M. Delion 1, C. Schmitt1, J. Fouque1, S. Huguet1, A. Acramel2,3, Y. Jacquot3, L. Escalup2, O.Madar1
1 Département de Radiopharmacologie, Institut Curie, 35 rue Dailly 92210 Saint Cloud, France
2 Département de Pharmacie, Institut Curie, 26 rue d’Ulm 75248 Paris, France
3 CiTCoM, CNRS UMR 8038, Faculté des Sciences Pharmaceutiques et Biologiques, Université de Paris, 75006 Paris, France

Introduction
La bio-décontamination de surface des médicaments et dispositifs médicaux (DM) est réalisée en isotechnie à l’aide d’agents oxydants, dont le peroxyde d’hydrogène (H2O2). Un passage de l’H2O2 dans les poches de soluté suite à un cycle de bio-décontamination sans suremballage a été démontré. L’objectif de cette étude est d’explorer l’impact de l’H2O2 sur trois peptides afin de déterminer si une étude plus approfondie doit être envisagée lors de la préparation de médicaments peptidiques en présence d’un taux résiduel d’H2O2.

Matériel – Méthode
Les peptides testés sont le ziconotide (25 acides aminés (AA)), le glucagon (29 AA) et l’octréotide (8 AA), à une concentration de 10 µg/mL dans de l’eau. Le glucagon et l’octréotide ont été utilisés comme témoins.

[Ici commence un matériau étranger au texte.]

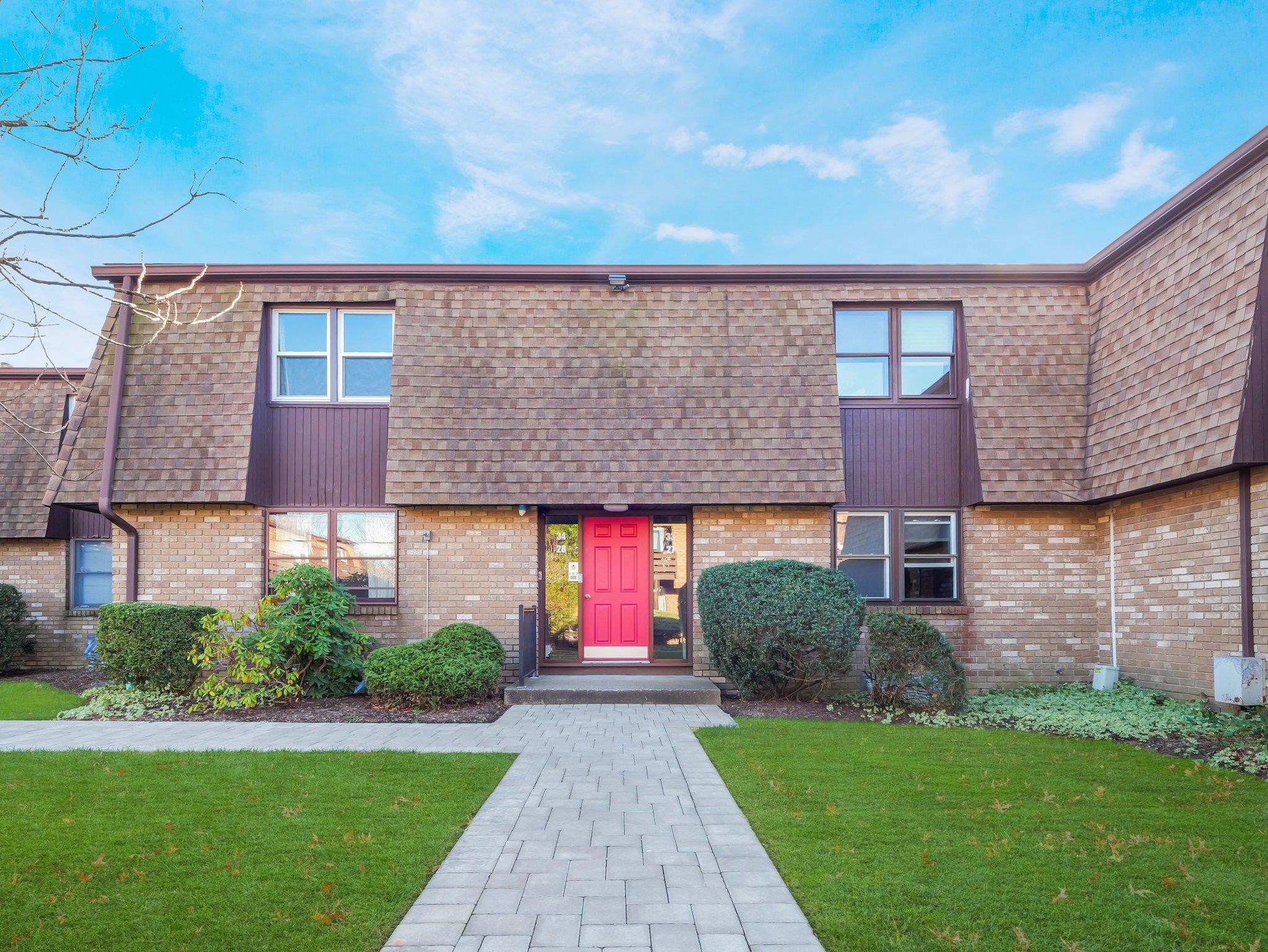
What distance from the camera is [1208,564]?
886 cm

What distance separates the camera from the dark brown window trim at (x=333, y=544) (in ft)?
36.6

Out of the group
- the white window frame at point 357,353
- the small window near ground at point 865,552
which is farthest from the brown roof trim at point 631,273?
the small window near ground at point 865,552

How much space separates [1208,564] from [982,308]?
452 cm

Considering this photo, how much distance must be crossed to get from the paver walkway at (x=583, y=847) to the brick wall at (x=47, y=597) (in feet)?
22.5

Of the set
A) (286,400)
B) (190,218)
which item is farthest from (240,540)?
(190,218)

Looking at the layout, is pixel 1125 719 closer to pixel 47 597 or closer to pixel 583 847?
pixel 583 847

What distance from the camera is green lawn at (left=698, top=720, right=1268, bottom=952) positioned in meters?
3.55

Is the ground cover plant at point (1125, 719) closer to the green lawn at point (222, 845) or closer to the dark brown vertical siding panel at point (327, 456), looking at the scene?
the green lawn at point (222, 845)

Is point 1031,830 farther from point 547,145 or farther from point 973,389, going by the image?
point 547,145

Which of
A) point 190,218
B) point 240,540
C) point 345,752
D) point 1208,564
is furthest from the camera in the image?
point 240,540

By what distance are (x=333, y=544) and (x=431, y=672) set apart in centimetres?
307

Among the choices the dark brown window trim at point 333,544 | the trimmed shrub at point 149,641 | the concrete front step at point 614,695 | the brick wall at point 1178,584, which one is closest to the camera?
the brick wall at point 1178,584

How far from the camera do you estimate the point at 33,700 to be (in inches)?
408

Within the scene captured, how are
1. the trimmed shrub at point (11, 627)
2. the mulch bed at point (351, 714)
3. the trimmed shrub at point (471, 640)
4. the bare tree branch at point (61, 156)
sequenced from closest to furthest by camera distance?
1. the bare tree branch at point (61, 156)
2. the mulch bed at point (351, 714)
3. the trimmed shrub at point (471, 640)
4. the trimmed shrub at point (11, 627)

Des concentrations croissantes d’H2O2 (0,01 ppm, 0,05 ppm et 0,1 ppm) ont été ajoutées aux solutions précédentes. L’analyse a été faite après la mise en contact avec l’H2O2 dans les flacons d’analyse et jusqu’à 48h. Le dosage a été fait par chromatographie liquide ultra haute performance (Waters) couplée à un détecteur UV à 210 nm, sur une colonne BEH C18 1,7 µm, 2,1 mm x 50 mm (Waters) chauffée à 50°C. La phase mobile était un gradient eau/acétonitrile + 0.1% d’acide trifluoroacétique. Les échantillons étaient conservés à 6°C dans l’appareil. Pour évaluer la stabilité au cours du temps, les solutions de peptide pur ont d’abord été injectées. Puis, les aires des pics ont été comparées avant et après ajout de l’H2O2.

Résultats
En absence d’H2O2, les trois peptides semblent stables (84-107%). Au contact de l’H2O2, le taux de dégradation (TG) du ziconotide est supérieur à 10% dès 2h de contact à 0,05 et 0,1 ppm. La dégradation s’accentue pour atteindre 95% à 48h à 0,1 ppm. Le TG du glucagon est supérieur à 10% dès 2h de contact et atteint 42% à 48h, à 0,1 ppm. L’octréotide ne semble pas dégradé par l’H2O2. Les variations observées au cours du temps sont semblables pour toutes les concentrations d’H2O2 et semblent liées aux imprécisions de la méthode analytique.

Discussion – Conclusion
Cette étude préliminaire montre que l’effet de l’H2O2 varie selon que les peptides possèdent ou non une méthionine (Met), un AA sensible aux conditions expérimentales de l’étude. La présence de la Met-12 en surface du ziconotide l’expose fortement à l’oxydation, de même pour la Met-27 du glucagon. La différence des TG s’explique par la différence de séquence entre les deux peptides. L’octréotide, ne possédant pas de Met, est stable en présence d’H2O2.
Les taux résiduels d’H2O2 dans les isolateurs ou les DM pourraient entrainer une dégradation significative du ziconotide en fonction du temps. Pour affiner l’étude, une validation de la méthode analytique sera faite afin de comparer des préparations de ziconotide réalisées dans une atmosphère contenant, ou non, de l’H2O2 résiduel. De même, il serait intéressant d’étudier si l’oxydation du ziconotide altère son action analgésique.